- Born: 1973 (age 52–53) Commune of Matongo, Kayanza Province, Burundi
- Occupations: Accountant President of Olucome
- Known for: Anti-corruption activities

= Gabriel Rufyiri =

Gabriel Rufyiri (born 1973 in the Commune of Matongo, Kayanza Province) is a Burundian accountant by training, who founded and is president of the anti-corruption organization Olucome (Observatoire de la lutte contre la corruption et les malversations économiques, Observatory for the fight against corruption and economic malfeasance).

==History==

Olucome was founded in 2002, with Gabriel Rufyiri as president.
It is an NGO that has often criticized the government for its lack of action over embezzlement of public money.
In September 2006 Gabriel Rufyiri was arrested on a charge of defamation for stating that Burundian government members had embezzled money.
He was imprisoned in Mpimba Prison in Bujumbura.
In April 2009 his deputy, Ernest Manirumva, was assassinated.
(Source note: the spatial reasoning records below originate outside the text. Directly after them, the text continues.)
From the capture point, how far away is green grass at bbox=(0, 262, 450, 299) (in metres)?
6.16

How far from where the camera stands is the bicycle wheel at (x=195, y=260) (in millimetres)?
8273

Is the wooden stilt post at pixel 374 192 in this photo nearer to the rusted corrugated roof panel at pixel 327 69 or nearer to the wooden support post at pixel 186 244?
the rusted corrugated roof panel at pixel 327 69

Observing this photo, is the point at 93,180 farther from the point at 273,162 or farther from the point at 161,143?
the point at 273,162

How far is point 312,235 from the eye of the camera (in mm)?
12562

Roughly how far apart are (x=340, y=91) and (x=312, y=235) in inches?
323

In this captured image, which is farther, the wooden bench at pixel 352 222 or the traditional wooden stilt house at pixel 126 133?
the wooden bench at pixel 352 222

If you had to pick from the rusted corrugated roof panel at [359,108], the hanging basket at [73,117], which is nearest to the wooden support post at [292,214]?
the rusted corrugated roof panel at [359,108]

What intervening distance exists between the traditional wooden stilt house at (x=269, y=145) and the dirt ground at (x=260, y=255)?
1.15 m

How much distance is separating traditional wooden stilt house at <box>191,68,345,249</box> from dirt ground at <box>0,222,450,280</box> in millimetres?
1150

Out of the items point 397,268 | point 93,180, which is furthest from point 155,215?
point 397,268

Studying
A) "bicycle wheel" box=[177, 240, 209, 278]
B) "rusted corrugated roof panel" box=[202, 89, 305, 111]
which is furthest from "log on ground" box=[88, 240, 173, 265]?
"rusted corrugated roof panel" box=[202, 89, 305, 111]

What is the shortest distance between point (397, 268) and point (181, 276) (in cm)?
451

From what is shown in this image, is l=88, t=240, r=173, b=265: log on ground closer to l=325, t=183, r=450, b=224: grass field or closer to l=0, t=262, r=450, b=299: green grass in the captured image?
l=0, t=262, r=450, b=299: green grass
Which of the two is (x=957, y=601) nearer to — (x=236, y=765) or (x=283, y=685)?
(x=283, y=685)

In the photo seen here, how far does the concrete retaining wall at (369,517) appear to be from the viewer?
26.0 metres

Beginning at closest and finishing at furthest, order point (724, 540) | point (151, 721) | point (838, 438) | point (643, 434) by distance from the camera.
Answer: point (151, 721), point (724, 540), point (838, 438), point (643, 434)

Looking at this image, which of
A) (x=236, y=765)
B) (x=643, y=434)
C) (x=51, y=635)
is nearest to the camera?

By 2012, Olucome had filed over 10,000 denunciations of corruption and embezzlement of public funds, but had only been able to process 1,000 cases.
Rufyiri had been arrested ten times.
On 14 May 2012 Rufyiri was decorated Knight of the Order of the Crown by Albert II of Belgium

In March 2022 africanews reported that Gabriel Rufyiri had returned to Burundi after seven years of exile.
He said he was aware of the risks but trusted the state to protect him.
In March 2023 Rufyiri, still president of Olucome, met the Prime Minister of Burundi.
A few days later he attacked the "Burundian oligarchs", Olivier Suguru, Adrien Ntigacika and Vénérand Kazohera, who received all the public contracts.
He said the national bank (BNB) reserved foreign currency for imports of medicines, fertilizers and fuel, which these individuals controlled.
He also asked for clarity of how the "Prestige" company was awarded the fuel market.